*OBJECTIVES*:
(a) Answer these questions about the legal headnotes on ex post facto laws and sentencing, one per line:
(i) What was section 52 of the Virginia Constitution not intended to apply to?
(ii) Which changes does the prohibition against ex post facto laws not reach?
(iii) According to the last paragraph, what should punishment fit?
(b) How would you sum up the legal headnotes on ex post facto laws and sentencing in two sentences?
(c) Carry on the legal headnotes on ex post facto laws and sentencing from where they stop.

*DOCUMENT PASSAGE*:
━━━━━━━━━━━━━━━━━━━━
6. Under the facts of headnote 4, accused erroneously contended that the enactment of section 53-278.1 violated both the letter and spirit of section 52 of the Virginia Constitution, providing that no law shall embrace more than one object which shall be expressed in its title. Section 52 was not intended to apply to a general Code revision, but its purpose was to prevent the concealment of the real object of a particular statute when separate acts are passed. The adoption of a Code by general title is broad enough to cover any lawful enactment.

7. A retrospective criminal or penal law that does not deprive a person of some constitutional right to which he was entitled under the law at the time the offense was committed or alter his situation to his disadvantage is not ex post facto.

8. The prohibition against ex post facto laws has no application to changes which relate exclusively to the remedy or mode of procedure.

9. In the absence of statute, where the court must determine the punishment to be imposed, either on a finding of a jury or on a plea of guilty, it is correct practice to hear evidence in aggravation or mitigation of punishment.

10. In a trial, before verdict the issue is whether the defendant is guilty of the crime of which he is specifically accused, and the rules of evidence are designed to prevent the introduction of collateral issues and to prevent tribunals concerned solely with the issue of guilt of the particular offense from being influenced to convict for that offense by evidence that defendant has been guilty of other misconduct. But in the matter of sentence the task of the judge, within fixed statutory or constitutional limits, is to determine the type and extent of punishment after the issue of guilt has been determined, to the end that punishment should fit the offender and not merely the crime, and a sentencing judge can exercise a wide discretion in the sources and types of evidence used to assist him in determining the kind and extent of punishment to be imposed within limits fixed by law.
━━━━━━━━━━━━━━━━━━━━
*DATASET SECTION*:
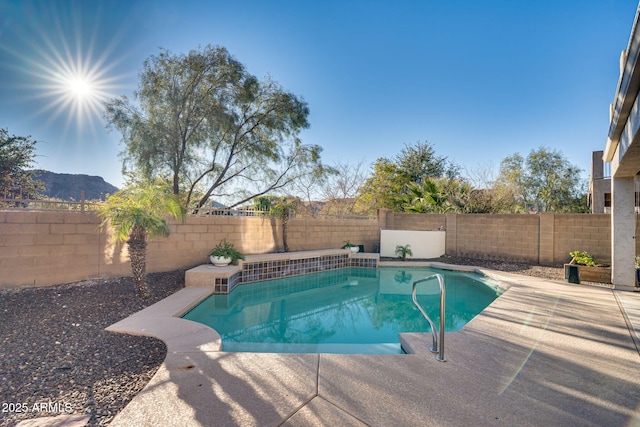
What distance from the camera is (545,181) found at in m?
18.5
━━━━━━━━━━━━━━━━━━━━
*RESULTS FOR THE EXERCISE*:
(a)
(i) A general Code revision.
(ii) Changes that relate exclusively to the remedy or mode of procedure.
(iii) The offender and not merely the crime.

(b) A Code adopted by general title does not violate section 52 of the Virginia Constitution. A retrospective law that neither deprives a person of a constitutional right nor alters his situation to his disadvantage is not ex post facto, and at sentencing, a judge has wide discretion in the sources and types of evidence used so that punishment fits the offender and not merely the crime.

(c)
11. Under the facts of headnote 4, accused contended that section 53-278.1, which became effective July 1, 1948, would be an ex post facto law, forbidden by section 58 of the Virginia Constitution, if applied to his offense, which occurred and for which he was indicted in 1947. But his guilt was not denied, and at the conclusion of the evidence the only question involved was as to his punishment, and the trial court could, independently of statute, inquire into his record to assist it in determining the proper punishment to be imposed within the limits fixed by law, so that the effect of section 53-278.1 was to make mandatory a procedure which prior thereto had been permissive. Being a procedural statute, it did not violate the constitutional prohibition against ex post facto laws when applied to accused's case.

12. Under the facts of headnote 4, accused erroneously assigned as error the reference to a probation officer before he was found guilty. The time before sentence when such reference is made is not important. What is important is that accused shall be adjudged guilty only on evidence admissible on that issue, and before the court hears the probation officer's report, and the record in the case showed affirmatively that there was an adjudication of guilty before the report of the probation officer was presented to the court.

Error to a judgment of the Circuit Court of Augusta county. Hon. Floridus S. Crosby, judge presiding.

The opinion states the case.

Curry Carter, for the plaintiff in error.

J. Lindsay Almond, Jr., Attorney General, and C. Champion Bowles, Assistant Attorney General, for the Commonwealth.

BUCHANAN, J., delivered the opinion of the court.

The defendant was indicted for the rape of a 14-year-old girl (Code, 1942 (Michie), section 4414). Upon a plea of not guilty he waived a jury, was tried by the court (Const. of Va., section 8; Code, section 4900, as amended; Acts, 1948, ch. 338, p. 634), convicted and sentenced to 16 years in the penitentiary.

The evidence for the Commonwealth was that on Saturday, July 26, 1947, the prosecutrix had been attending picture shows in Staunton. About five o'clock that afternoon she met defendant, a man 37 years old, on a street...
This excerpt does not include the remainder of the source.